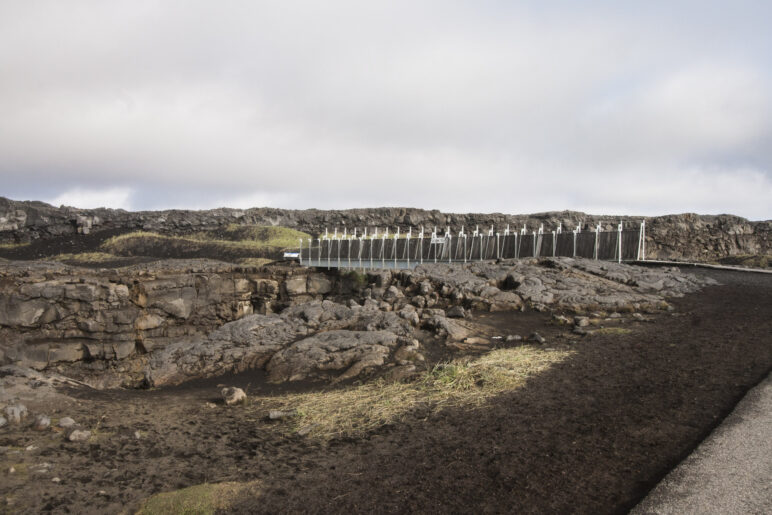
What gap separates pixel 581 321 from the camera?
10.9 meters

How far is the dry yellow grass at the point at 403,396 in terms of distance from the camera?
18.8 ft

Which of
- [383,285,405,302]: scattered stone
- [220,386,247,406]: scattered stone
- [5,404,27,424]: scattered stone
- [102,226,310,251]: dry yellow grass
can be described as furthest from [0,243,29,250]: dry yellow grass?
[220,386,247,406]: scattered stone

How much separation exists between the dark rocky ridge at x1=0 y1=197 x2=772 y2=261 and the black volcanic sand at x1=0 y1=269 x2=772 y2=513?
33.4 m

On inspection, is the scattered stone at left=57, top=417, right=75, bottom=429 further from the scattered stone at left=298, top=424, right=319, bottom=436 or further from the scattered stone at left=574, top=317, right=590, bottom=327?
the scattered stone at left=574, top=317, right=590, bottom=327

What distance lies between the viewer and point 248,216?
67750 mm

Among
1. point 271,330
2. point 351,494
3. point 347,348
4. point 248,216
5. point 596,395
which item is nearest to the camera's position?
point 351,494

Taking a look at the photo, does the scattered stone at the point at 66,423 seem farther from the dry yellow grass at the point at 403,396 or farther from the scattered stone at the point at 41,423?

====

Stated goal:
Swap "dry yellow grass" for "pale dry grass" everywhere it appears in the items above, and give back all of their lines otherwise unchanged. Leave the pictures out.

Reply to the task:
What gap separates pixel 581 321 from the camera?
10.9 meters

How far is the pale dry grass at the point at 403,396 in terms of distance from the camera?
18.8 ft

Which of
- [383,285,405,302]: scattered stone
- [220,386,247,406]: scattered stone
- [5,404,27,424]: scattered stone
- [102,226,310,251]: pale dry grass
can be described as furthest from [0,243,29,250]: pale dry grass?
[220,386,247,406]: scattered stone

How much separation exists between the dark rocky ridge at x1=0 y1=197 x2=772 y2=261 and the black volcanic sand at x1=0 y1=269 x2=772 y2=513?
33.4 m

On inspection, is the scattered stone at left=57, top=417, right=75, bottom=429 further from the scattered stone at left=298, top=424, right=319, bottom=436 or further from the scattered stone at left=574, top=317, right=590, bottom=327?
the scattered stone at left=574, top=317, right=590, bottom=327

What distance lies between the viewer and point 248,216?
67750 mm

Among
1. point 271,330
2. point 351,494
3. point 347,348
4. point 248,216
5. point 596,395
which item is nearest to the camera's position?
point 351,494

Taking a look at the photo, does the scattered stone at the point at 66,423 seem farther from the pale dry grass at the point at 403,396 or farther from the scattered stone at the point at 41,423?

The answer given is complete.